## Document excerpt
---------------
Friday, September 21, 2007

The Blue Caslte by L.M. Montgomery




Book: The Blue Castle

Author: L.M. Montgomery

Rating: 5 out of 5 dust piles

First Paragraph: If it had not rained on a certain May morning Valancy Stirling's whole life would have been entirely different. She would have gone, with the rest of her clan, to Aunt Wellington's engagement picnic and Dr. Trent would have gone to Montreal. But it did rain and you shall hear what happened to her because of it.

Review: I just finished reading this book and am still sniffling. The link to the book takes you to an online version of it. I loved the characters - all of the Stirlings even. I kept thinking about the secrets in this book. Things each character hid, things they did because it was expected (like the Stirlings, whether or not they did it), about fate (dear old Dr. Trent's letter) and doing something real.
---------------
## Data section

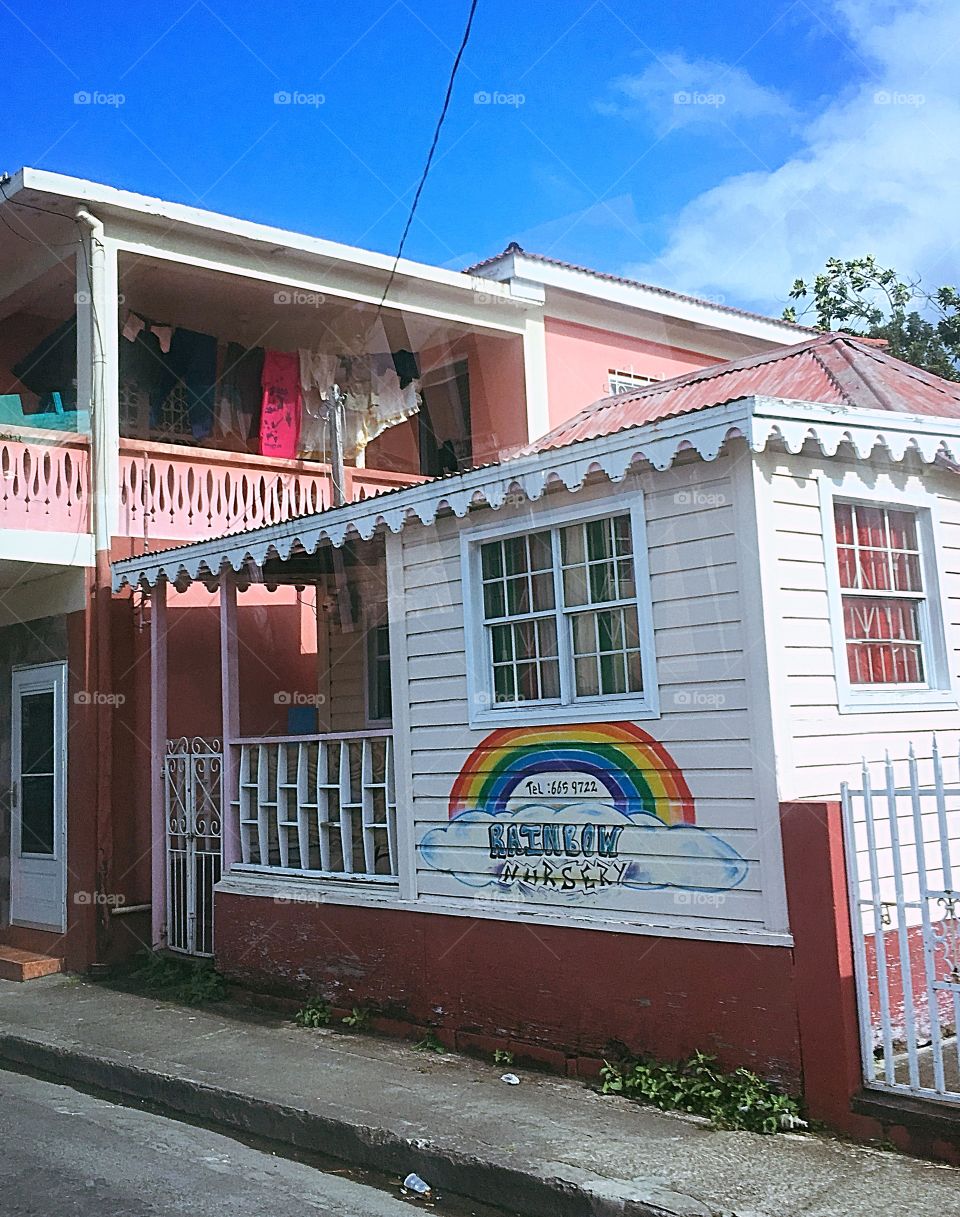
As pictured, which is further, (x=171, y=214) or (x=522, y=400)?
(x=522, y=400)

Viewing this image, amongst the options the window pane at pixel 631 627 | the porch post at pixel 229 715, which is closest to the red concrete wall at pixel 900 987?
the window pane at pixel 631 627

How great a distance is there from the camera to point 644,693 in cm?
684

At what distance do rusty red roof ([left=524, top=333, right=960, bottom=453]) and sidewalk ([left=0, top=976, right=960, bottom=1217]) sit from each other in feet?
12.0

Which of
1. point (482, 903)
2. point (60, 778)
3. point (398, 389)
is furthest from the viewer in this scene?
point (398, 389)

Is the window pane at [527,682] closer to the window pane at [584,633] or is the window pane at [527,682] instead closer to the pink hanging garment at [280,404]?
the window pane at [584,633]

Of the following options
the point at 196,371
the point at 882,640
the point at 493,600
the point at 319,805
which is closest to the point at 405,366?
the point at 196,371

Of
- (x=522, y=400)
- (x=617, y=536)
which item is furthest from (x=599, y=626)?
(x=522, y=400)

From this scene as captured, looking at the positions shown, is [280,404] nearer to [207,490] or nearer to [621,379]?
[207,490]

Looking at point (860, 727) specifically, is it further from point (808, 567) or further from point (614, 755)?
point (614, 755)

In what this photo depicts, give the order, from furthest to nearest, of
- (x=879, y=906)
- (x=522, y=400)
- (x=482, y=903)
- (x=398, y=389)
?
(x=522, y=400) → (x=398, y=389) → (x=482, y=903) → (x=879, y=906)

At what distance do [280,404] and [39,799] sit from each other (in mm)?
4897

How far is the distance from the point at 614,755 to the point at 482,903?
1.43 m

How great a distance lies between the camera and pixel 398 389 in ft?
44.8

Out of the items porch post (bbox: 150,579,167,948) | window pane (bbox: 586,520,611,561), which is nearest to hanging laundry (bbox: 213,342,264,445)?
porch post (bbox: 150,579,167,948)
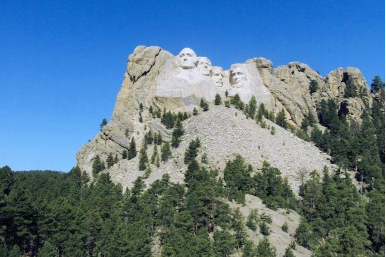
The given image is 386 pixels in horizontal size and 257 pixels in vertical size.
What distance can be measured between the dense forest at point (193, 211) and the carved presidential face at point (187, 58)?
2274cm

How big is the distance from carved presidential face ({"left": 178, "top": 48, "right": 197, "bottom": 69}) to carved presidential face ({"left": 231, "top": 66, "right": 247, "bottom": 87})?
1160 centimetres

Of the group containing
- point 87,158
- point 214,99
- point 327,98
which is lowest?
point 87,158

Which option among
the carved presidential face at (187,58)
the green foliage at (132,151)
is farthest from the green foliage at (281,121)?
the green foliage at (132,151)

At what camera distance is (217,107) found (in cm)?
10500

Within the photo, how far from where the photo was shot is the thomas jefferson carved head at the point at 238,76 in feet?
383

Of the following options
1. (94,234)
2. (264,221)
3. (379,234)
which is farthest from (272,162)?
(94,234)

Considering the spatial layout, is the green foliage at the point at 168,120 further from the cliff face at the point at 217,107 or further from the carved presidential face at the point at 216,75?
the carved presidential face at the point at 216,75

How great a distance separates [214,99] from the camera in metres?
109

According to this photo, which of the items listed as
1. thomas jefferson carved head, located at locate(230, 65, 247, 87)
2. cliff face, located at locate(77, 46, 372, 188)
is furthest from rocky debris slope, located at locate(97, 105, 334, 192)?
thomas jefferson carved head, located at locate(230, 65, 247, 87)

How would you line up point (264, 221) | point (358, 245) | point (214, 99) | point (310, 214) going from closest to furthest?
point (358, 245) < point (264, 221) < point (310, 214) < point (214, 99)

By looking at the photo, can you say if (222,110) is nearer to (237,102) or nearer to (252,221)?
(237,102)

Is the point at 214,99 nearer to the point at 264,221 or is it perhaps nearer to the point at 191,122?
the point at 191,122

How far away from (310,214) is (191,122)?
3694 cm

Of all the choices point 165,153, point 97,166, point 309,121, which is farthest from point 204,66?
point 97,166
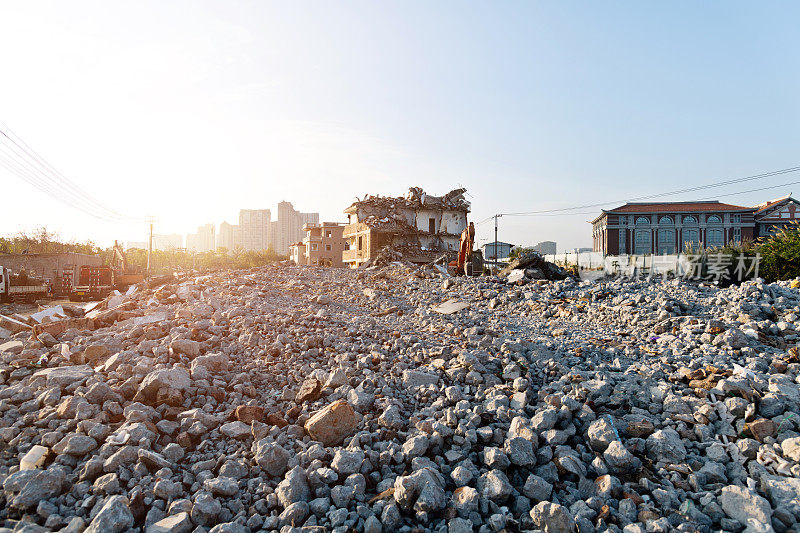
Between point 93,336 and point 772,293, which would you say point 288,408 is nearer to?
point 93,336

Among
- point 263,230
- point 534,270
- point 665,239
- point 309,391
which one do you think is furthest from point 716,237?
point 263,230

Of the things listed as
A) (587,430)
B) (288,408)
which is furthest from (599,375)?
(288,408)

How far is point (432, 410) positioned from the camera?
4.13 meters

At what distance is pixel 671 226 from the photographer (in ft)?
161

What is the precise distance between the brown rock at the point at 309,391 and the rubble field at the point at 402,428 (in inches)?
0.8

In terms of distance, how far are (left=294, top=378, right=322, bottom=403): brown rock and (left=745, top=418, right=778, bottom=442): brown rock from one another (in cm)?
402

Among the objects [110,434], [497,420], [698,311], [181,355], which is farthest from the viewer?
[698,311]

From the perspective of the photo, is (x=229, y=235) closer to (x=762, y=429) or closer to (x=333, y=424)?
(x=333, y=424)

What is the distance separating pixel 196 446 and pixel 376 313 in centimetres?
527

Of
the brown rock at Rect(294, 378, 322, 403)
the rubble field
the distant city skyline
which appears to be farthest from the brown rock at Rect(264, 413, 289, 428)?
the distant city skyline

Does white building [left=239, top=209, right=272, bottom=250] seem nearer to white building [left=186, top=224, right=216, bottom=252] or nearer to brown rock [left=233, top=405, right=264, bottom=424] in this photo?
white building [left=186, top=224, right=216, bottom=252]

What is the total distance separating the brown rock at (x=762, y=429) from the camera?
11.6 ft

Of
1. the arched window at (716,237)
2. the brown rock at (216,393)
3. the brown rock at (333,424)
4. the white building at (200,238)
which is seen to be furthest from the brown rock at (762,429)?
the white building at (200,238)

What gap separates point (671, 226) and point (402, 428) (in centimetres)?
5576
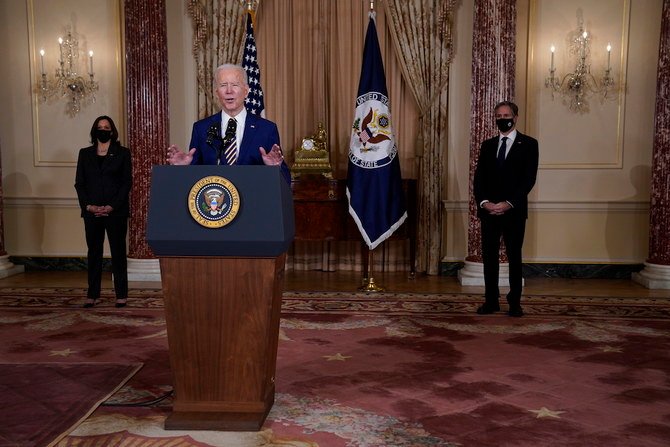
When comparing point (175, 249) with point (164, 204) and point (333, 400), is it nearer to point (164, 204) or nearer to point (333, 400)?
point (164, 204)

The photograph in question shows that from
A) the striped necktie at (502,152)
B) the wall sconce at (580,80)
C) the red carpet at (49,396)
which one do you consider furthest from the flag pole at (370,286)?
the red carpet at (49,396)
---------------
## Task to complete
What rating does the book review give to The Blue Castle? The items that accompany this page bear no relation to the book review.

## Answer for this exercise
5 out of 5 dust piles